* TEXT *
--
There is a parallelism between the two stanzas, especially in the last half of the stanzas. Here is the last part of the two stanzas lined up, with corresponding lines next to each other.

       . . .
Songs of the glory and gladness of life,           In blowing forests and breaking tides,
Of poignant sorrow and passionate strife,       In the happy laughter of new-made                                                                                  brides,
And the lilting joy of the spring;                        And the nests of the new-born spring;
Of hope that sows for the years unborn,          In the dawn that thrills to a mother's                                                                                  prayer,
And faith that dreams of a tarrying morn,        And the night that shelters a heart's                                                                                  despair,
The fragrant peace of the twilight's breath,     In the sigh of pity, the sob of hate,
And the mystic silence that men call death.    And the pride of a soul that has                                                                                 conquered fate.

"Of hope that sows for the years unborn," corresponds to the line "In the dawn that thrills to a mother's prayer," both lines being about hope for the future.
--
* AVAILABLE DATA *
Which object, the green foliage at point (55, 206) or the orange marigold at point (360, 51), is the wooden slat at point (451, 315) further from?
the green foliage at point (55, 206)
--
* WHAT YOU SHOULD DO *
In the passage comparing the two stanzas, what do the lines "Of hope that sows for the years unborn," and "In the dawn that thrills to a mother's prayer," both concern? The listing has no role in this exercise.

* ANSWER TO THIS PROBLEM *
Both lines are about hope for the future.